* EXERCISE DESCRIPTION
Please restate word for word the lines from the top of the entries through the line that contains "わずか数年で大きな変化。活動銀河の中心でジェットとガス雲が衝突する様子を観測", and do not include any pictures.

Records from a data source
════════
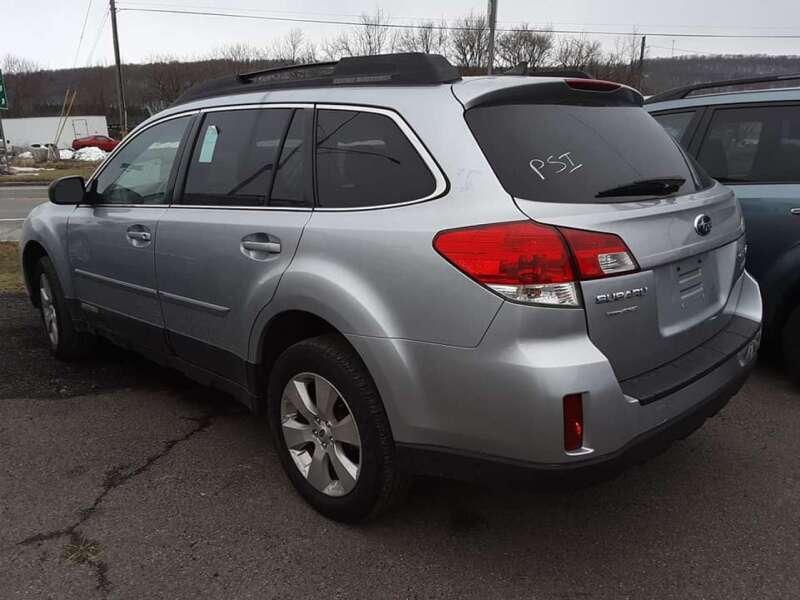 2012 Subaru Outback 2.5i Limited (image 2)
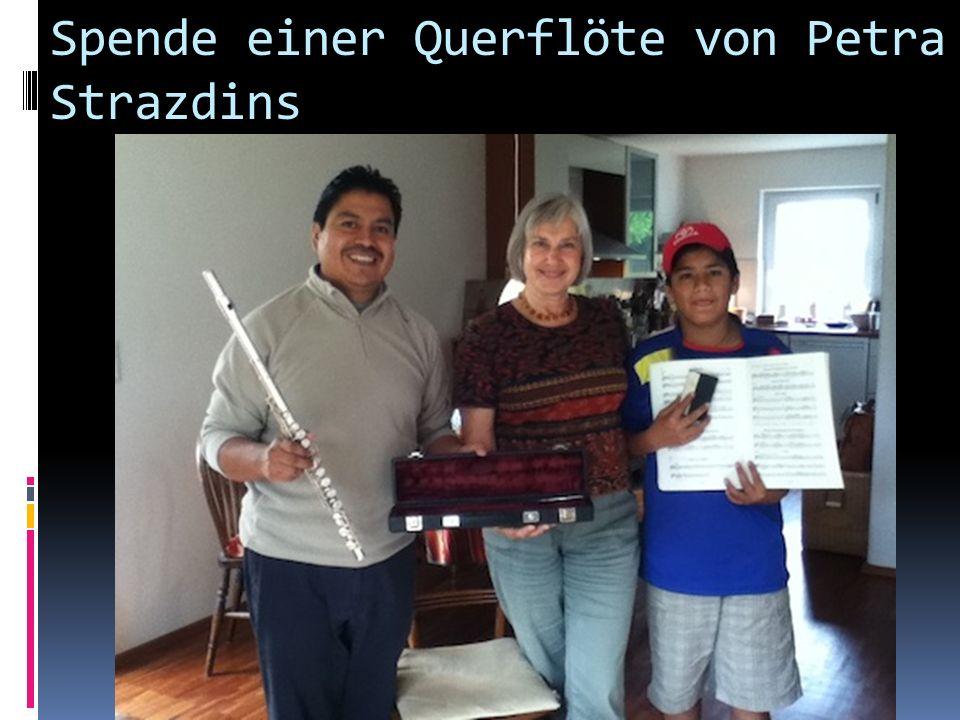 Am Dirigieren des What´s New Orchesta (Martin Fredebbeul)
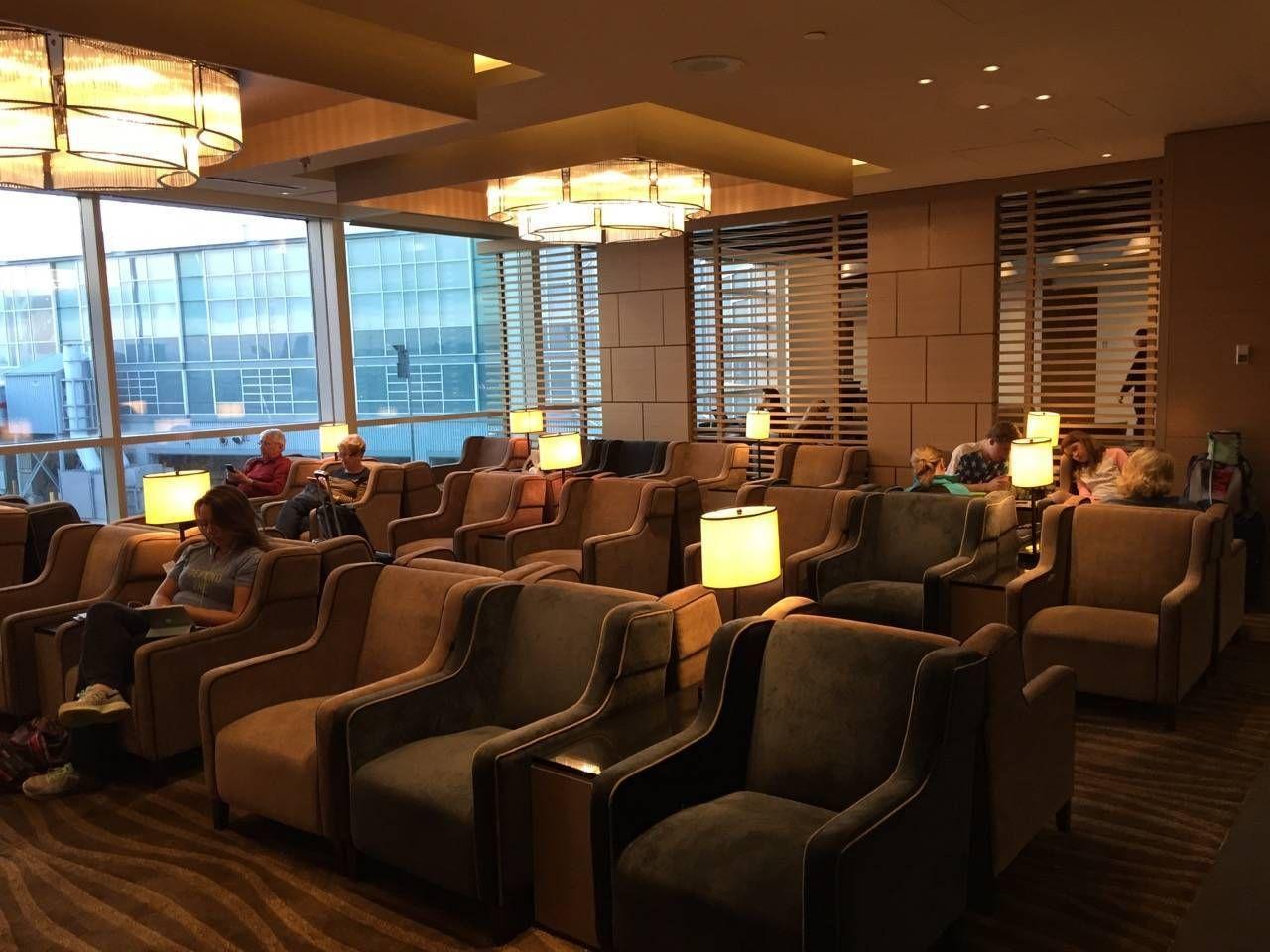 Plaza Premium Lounge Vancouver-03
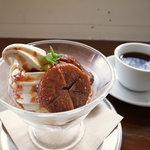 カフェ ロワン - ソフトクリーム、いちじく添え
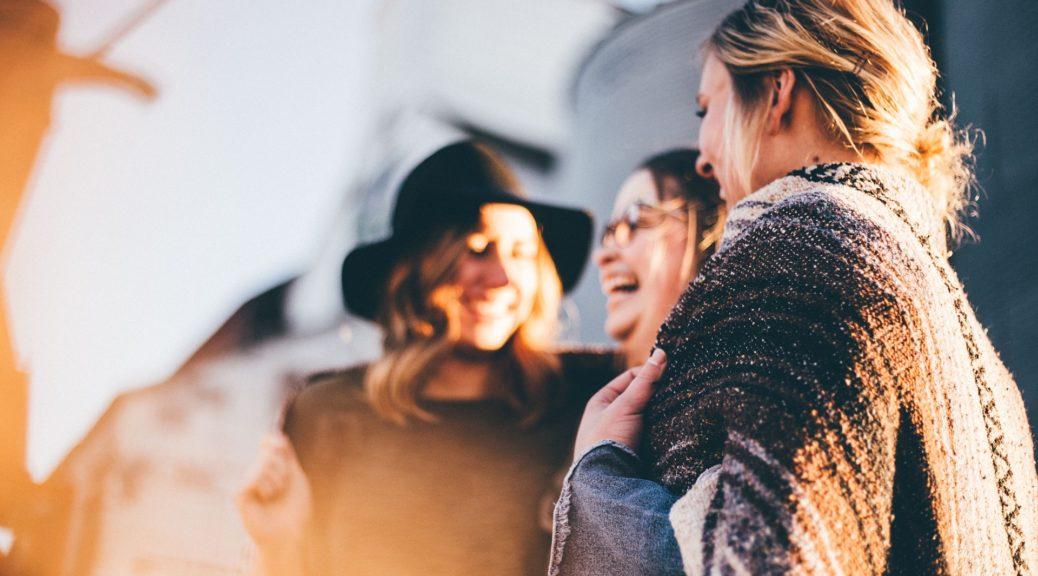 7 Phrasen, die intelligente Menschen nie im Gespräch verwenden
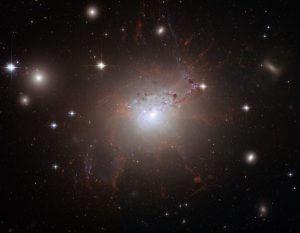 わずか数年で大きな変化。活動銀河の中心でジェットとガス雲が衝突する様子を観測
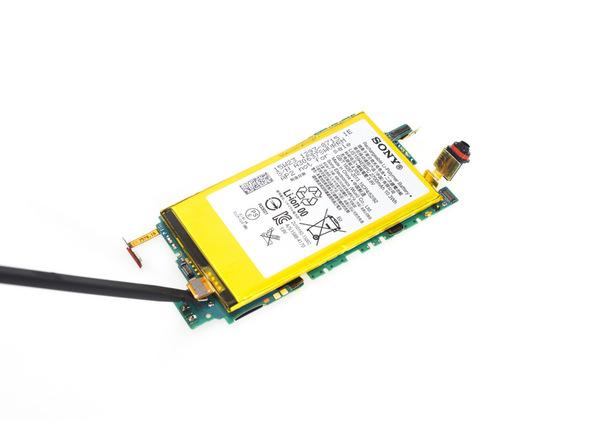 با نوک اسپاتول سر صاف کانکتور باتری Xperia Z5 Compact را از روی برد گوشی آزاد کنید.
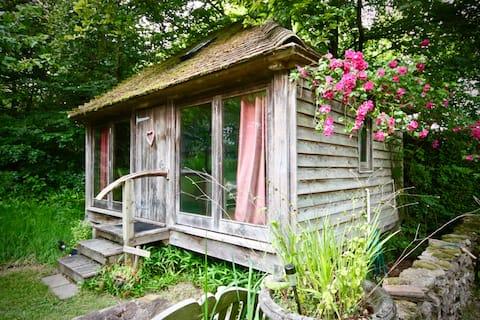 森の中の小さな小屋、おっぱいの丘。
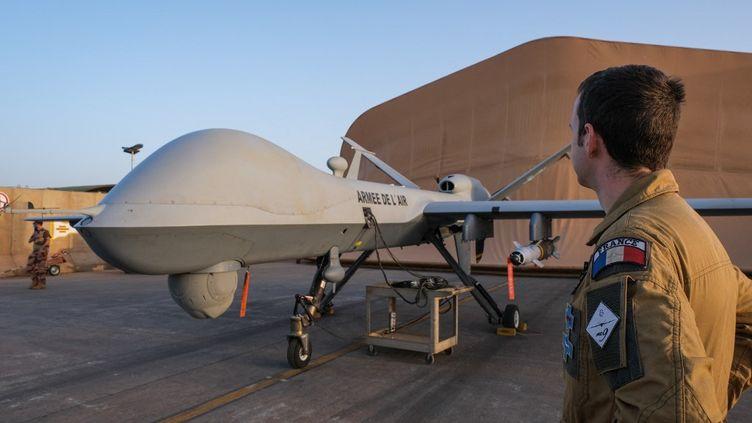 Un drone de l'armée française sur une base militaire de Niamey (Niger), en avril 2021. (FRED MARIE / HANS LUCAS / AFP)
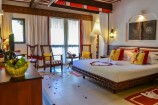 Honeymoon-Zimmer mit Obstkorb im Serena Beach Resort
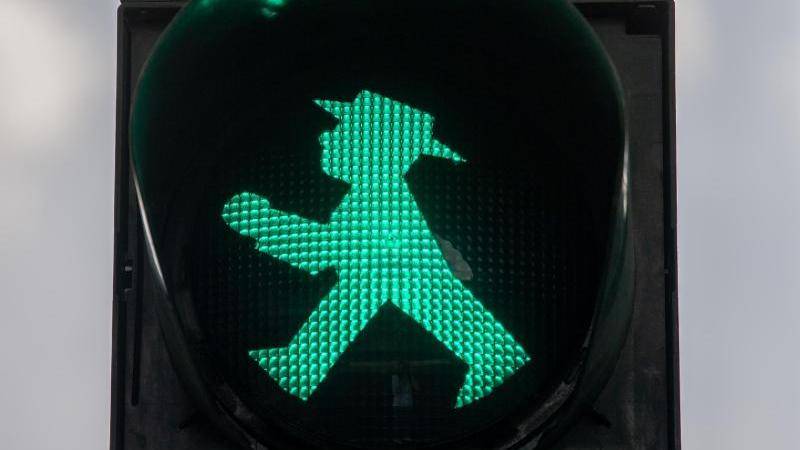 Grünes Ampelmännchen leuchtet an der Ampel. Foto: Monika Skolimowska/dpa-Zentralbild/dpa/Archivbild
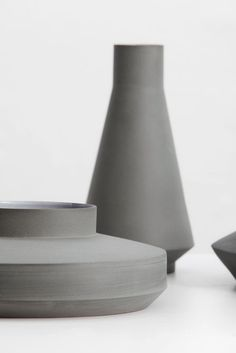 Matt grey ceramic va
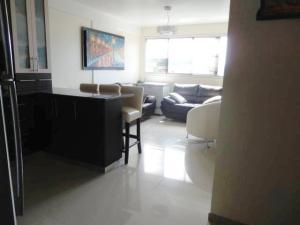 Apartamento En Venta En Caracas - Miravila Código FLEX: 17-12823 No.4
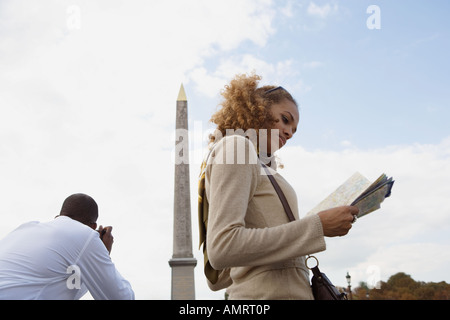 Donna africana guardando alla mappa Immagini Stock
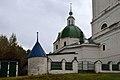Ограда с воротами (Владимирская область, Петушки, село Леоново) DSC 6040 1 680.jpg
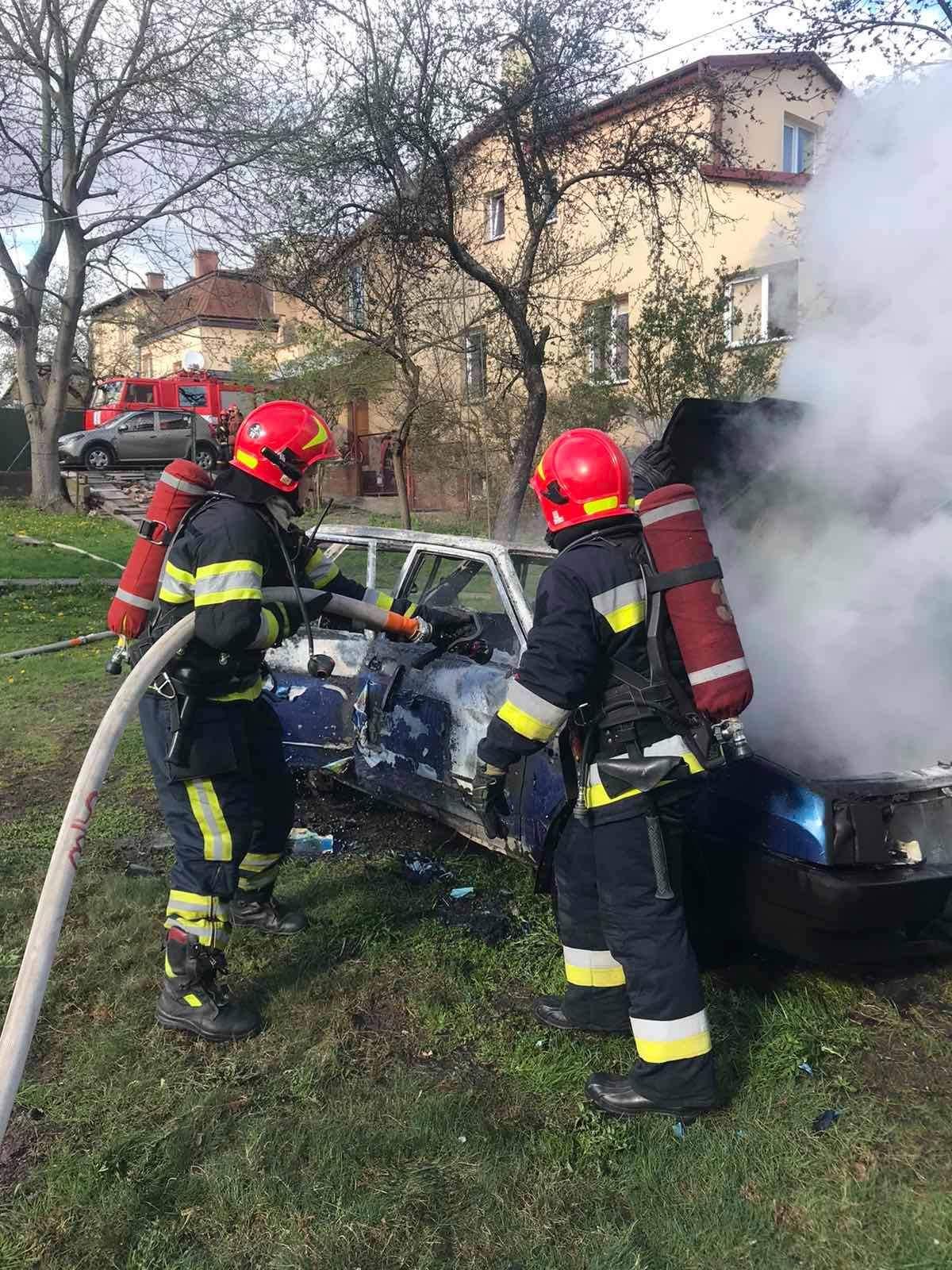 У Львові на подвір'ї будинку вщент згоріла автівка: фото згарища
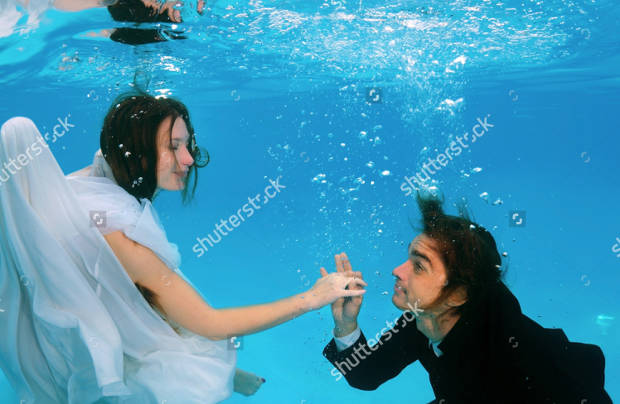 underwater wedding couple photography
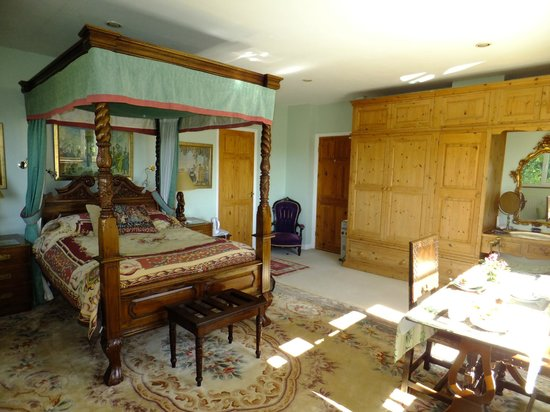 Bankywood B&B: Four Poster Suite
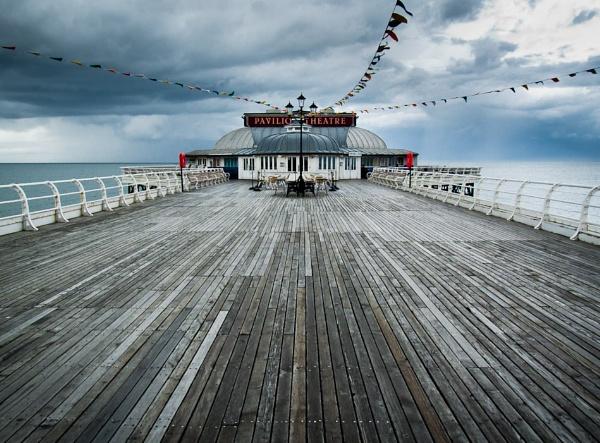 Cromer Pier by Steve Cribbin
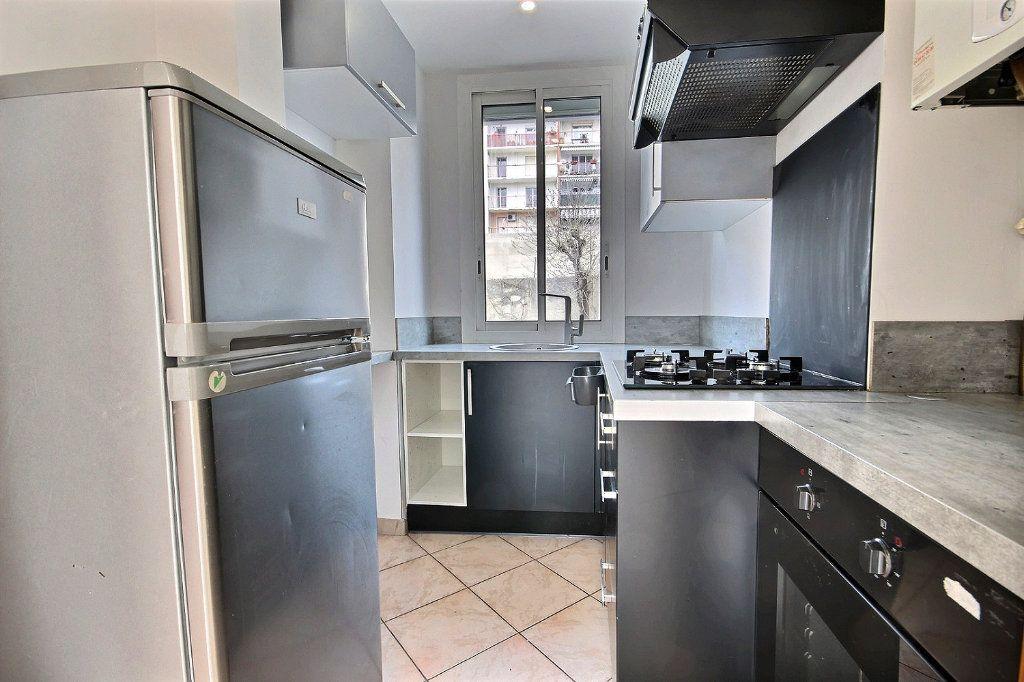 Appartement à louer 2 40.96m2 à Marseille 4 vignette-3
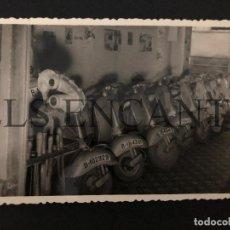 Coches y Motocicletas: FOTOGRAFIA ORIGNAL VESPA CONCESIONARIO VESPA MIDE 10 X 13 CMTS. Lote 221539758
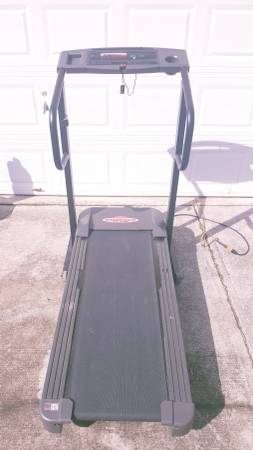 Photo Weslo Cadence TS310 Treadmill Works Great $80 OBO - $80 (Lawrenceville)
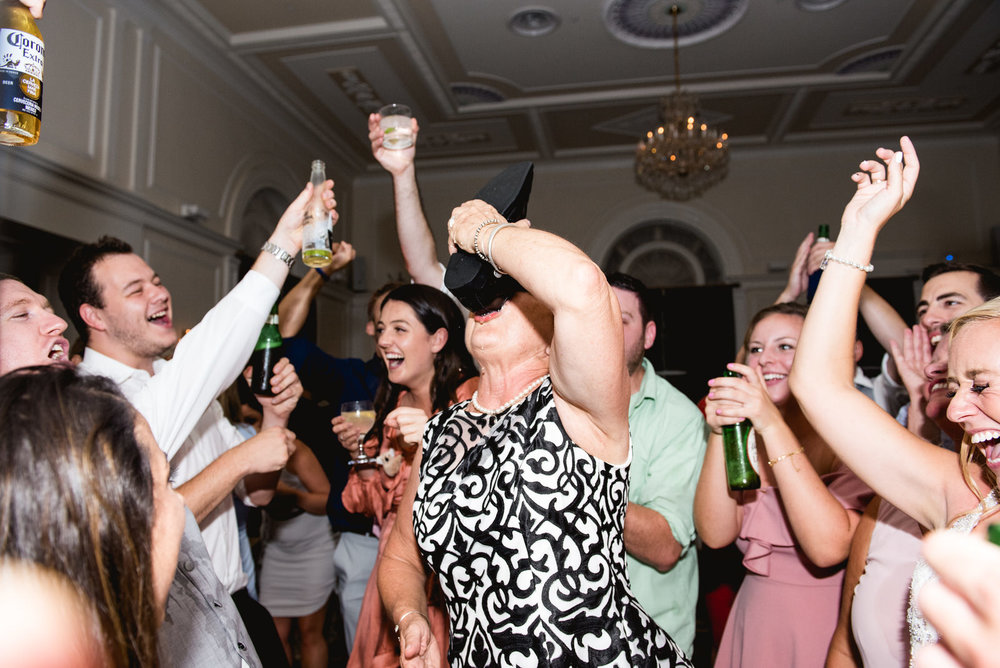 university_club_pittsburgh_wedding_photos_067.jpg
════════
* THE COMPLETED TASK
 2012 Subaru Outback 2.5i Limited (image 2)
 Am Dirigieren des What´s New Orchesta (Martin Fredebbeul)
 Plaza Premium Lounge Vancouver-03
 カフェ ロワン - ソフトクリーム、いちじく添え
 7 Phrasen, die intelligente Menschen nie im Gespräch verwenden
 わずか数年で大きな変化。活動銀河の中心でジェットとガス雲が衝突する様子を観測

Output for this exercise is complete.